* **WORK TO DO**
Set down the data below line by line, keeping every word and number unchanged.

Stored data from a collection

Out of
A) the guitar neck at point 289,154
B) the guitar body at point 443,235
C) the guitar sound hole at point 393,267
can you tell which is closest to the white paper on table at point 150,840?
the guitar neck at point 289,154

* **SOLVED EXERCISE**
Out of
A) the guitar neck at point 289,154
B) the guitar body at point 443,235
C) the guitar sound hole at point 393,267
can you tell which is closest to the white paper on table at point 150,840?
the guitar neck at point 289,154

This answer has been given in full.